Get over dating fears
That's ultimately the only way to truly get comfortable with the things that cause anxiety for you.
The same ideas apply to tackling non-social types of worries.
Deep down, you may want to distract yourself with someone else’s issues, which you call “being there for them” (a phrase you use frequently, I might add).
Let me give it to you straight: You’re forever going to have shit relationships if you keep avoiding the hard things. You’re forever going to running through an emotional roller coaster. I know it’s tempting, especially with social media being such a presence.
Acknowledging your flaws is acknowledging that you are unique and human. If you get comfortable with them, no one can use them against you.
If you become appreciative of your flaws, you can enter into relationships. Yes, it’s fun to use friends as distractors post-break-up, but it’s also important that you get comfy with the idea of being alone. We’ve all seen the movies where two friends promise each other that if they’re not married by the time they’re 30, they vow to marry each other. But it’s not realistic to set up relationship goals for yourself.
When it comes to more minor fears, just reading that may be enough to get you to start changing your behavior.
There’s the fear of being stuck with your own thoughts because, hey, if there’s someone else in the picture, you can focus on issues and “be there for them”. Just because you’re afraid does not mean you have to succumb to these fears.
Ultimately, it’s important that you feel good enough and you feel like you are enough.

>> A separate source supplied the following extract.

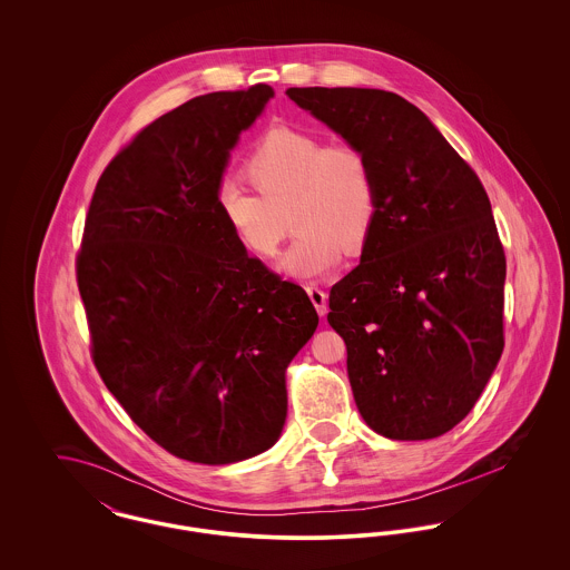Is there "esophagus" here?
<instances>
[{"instance_id":"34e87169","label":"esophagus","mask_w":570,"mask_h":570,"mask_svg":"<svg viewBox=\"0 0 570 570\" xmlns=\"http://www.w3.org/2000/svg\"><path fill=\"white\" fill-rule=\"evenodd\" d=\"M305 291H307V295L312 298V303H314V307H316V312L321 314V316H325L326 314V293L318 286V284H307L305 286Z\"/></svg>"}]
</instances>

By doing this, you’re completely closing off opportunities for the good stuff: the really good, authentic relationships.
Not what you do or who you hope to be in the future, but you, right now, raw form, are enough. If you haven’t spent a lot of time single, you probably aren’t sure what to even do with your free time. Make a different vow by vowing that you will honor yourself and who you are before your need to be in a romantic relationship. You can only give what you have and if you don’t appreciate and love yourself to the extent of your abilities, then what are you giving away? Let go of the idea that singlehood is a shameful state.
There’s the fear of being seen as a loser because, hell, you’re in your 20s or 30s and just can’t seem keep a relationship. Control your emotions and stop holding yourself captive to your own mind. The other hard things are what you’re running from every time you avoid single-hood. You’re covering up the negatives by overwhelming your brain with a positive (the little “feel-goods” we get at the start of a new relationship, aka “the honeymoon phase”).
There’s the fear of your ex finding someone else who’s perfect for them and 1000x better than you, so you’d rather beat him to the punch. You may have brought in another person because you don’t want to focus on your issues, which seem looming and daunting.
Falling in love with someone can be highly exciting and thrilling, but for many people, it can also be scary and difficult.